FasterRCNN models with single channel input (surprisingly?) work

I’ve been using the pre-trained FasterRCNNResnet50FPN model for object detection and noticed a behavior that was unexpected (at least to me). If one inferences with a single channel image (e.g. grayscale) the normalization process subtracts a 3-channel mean (RGB) and the result is a 3-channel tensor–so inference works (because the ResNet50 backbone expects a 3-channel input). I understand that the way Python broadcasts arrays (tensors) is what causes the shape to be altered in this way. For reference, it is this line that causes the reshaping.

My question is: is this reshaping expected behavior? I mean that in the sense of, if I input a grayscale image, would I expect the model to implicitly make it RGB (by duplicating channels and subtracting the RGB mean)? or should I expect the model to just “crash” (and complain that the input shape is not correct)? Or at least provide a warning–that an input shape was implicitly resized?

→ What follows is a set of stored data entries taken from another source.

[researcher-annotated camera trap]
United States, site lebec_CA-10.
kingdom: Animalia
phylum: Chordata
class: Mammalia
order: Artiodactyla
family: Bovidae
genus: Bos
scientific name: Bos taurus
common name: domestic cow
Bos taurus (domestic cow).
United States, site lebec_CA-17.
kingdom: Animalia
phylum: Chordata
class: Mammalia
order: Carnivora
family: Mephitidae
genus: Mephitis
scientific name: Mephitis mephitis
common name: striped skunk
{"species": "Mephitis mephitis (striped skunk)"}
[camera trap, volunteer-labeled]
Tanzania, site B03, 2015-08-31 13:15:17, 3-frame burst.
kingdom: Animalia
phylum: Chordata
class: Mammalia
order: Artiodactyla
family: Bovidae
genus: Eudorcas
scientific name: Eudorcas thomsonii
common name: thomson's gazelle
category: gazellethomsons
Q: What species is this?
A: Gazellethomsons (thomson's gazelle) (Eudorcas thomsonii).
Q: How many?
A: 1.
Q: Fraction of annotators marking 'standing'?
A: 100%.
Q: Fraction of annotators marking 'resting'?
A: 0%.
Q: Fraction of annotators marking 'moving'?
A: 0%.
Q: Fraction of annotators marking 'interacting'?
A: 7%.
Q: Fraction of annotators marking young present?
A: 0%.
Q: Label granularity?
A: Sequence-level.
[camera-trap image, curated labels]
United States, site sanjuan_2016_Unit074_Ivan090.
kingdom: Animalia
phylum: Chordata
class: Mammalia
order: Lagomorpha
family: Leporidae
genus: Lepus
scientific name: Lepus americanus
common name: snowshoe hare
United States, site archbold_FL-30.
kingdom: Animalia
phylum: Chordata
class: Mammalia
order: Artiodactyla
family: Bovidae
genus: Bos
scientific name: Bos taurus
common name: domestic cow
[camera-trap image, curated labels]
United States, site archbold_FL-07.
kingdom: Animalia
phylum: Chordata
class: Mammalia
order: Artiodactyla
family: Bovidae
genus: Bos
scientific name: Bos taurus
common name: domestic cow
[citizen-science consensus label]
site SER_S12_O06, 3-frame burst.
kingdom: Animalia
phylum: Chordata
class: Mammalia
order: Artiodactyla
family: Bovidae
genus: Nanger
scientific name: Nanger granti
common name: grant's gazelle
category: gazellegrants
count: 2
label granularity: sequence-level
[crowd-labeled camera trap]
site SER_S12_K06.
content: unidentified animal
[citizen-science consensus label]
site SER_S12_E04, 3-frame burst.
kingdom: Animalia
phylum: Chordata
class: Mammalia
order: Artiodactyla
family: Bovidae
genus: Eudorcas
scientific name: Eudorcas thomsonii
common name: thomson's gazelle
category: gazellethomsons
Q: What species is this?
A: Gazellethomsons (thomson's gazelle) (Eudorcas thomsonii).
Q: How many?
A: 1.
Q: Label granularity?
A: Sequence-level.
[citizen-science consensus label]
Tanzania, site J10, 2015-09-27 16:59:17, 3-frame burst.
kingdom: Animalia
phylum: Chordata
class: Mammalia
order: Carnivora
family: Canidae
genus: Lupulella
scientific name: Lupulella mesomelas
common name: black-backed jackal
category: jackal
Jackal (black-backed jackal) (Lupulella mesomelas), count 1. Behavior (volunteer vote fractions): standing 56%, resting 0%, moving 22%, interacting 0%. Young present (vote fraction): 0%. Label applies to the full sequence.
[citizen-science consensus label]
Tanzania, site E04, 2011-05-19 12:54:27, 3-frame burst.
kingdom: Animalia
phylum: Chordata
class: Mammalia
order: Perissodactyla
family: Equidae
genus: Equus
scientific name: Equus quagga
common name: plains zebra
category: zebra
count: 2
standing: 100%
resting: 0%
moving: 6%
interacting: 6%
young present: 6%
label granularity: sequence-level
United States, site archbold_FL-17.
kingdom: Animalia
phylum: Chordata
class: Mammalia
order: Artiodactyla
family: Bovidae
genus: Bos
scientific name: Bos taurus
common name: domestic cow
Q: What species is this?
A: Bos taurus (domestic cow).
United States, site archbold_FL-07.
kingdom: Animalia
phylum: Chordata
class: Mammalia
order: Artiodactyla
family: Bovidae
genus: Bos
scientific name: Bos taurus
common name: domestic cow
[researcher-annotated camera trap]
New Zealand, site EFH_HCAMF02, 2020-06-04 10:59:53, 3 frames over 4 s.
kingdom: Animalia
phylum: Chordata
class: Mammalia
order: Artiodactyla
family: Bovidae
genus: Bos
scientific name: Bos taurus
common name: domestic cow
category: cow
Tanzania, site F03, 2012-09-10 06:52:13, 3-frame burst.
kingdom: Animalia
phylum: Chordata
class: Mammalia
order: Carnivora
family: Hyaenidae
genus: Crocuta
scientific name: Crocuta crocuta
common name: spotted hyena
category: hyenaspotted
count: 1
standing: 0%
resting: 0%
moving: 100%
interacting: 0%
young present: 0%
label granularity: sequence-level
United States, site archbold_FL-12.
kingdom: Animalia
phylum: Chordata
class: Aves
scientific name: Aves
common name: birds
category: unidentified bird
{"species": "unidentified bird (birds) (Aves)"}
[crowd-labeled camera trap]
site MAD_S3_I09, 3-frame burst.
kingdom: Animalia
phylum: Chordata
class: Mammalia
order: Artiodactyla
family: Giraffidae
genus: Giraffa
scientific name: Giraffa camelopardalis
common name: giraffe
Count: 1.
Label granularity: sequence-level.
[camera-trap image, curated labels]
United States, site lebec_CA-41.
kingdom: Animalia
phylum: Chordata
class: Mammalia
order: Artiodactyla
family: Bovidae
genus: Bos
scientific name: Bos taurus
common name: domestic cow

I personally am a big fan of loud and proper error messages, which would also be raised in case you are using the torchvision.transforms.Normalize transformation, since it’s using an inplace op as seen here.
I’m unsure why the detection.transform implementation doesn’t use torchvision.transforms.functional.normalize to get the same behavior and avoid code duplication, but it might have been used exactly to add this type of “flexibility” so that users are able to pass grayscale images.

CC @fmassa is my speculation correct or should these transformations be rather “unified”?